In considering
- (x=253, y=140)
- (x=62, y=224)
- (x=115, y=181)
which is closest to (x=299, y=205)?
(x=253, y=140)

·····

Problem to work on: Could you rewrite the material above with "closest" swapped for "nearest" and every other word left as it stands?

Answer for the task:
In considering
- (x=253, y=140)
- (x=62, y=224)
- (x=115, y=181)
which is nearest to (x=299, y=205)?
(x=253, y=140)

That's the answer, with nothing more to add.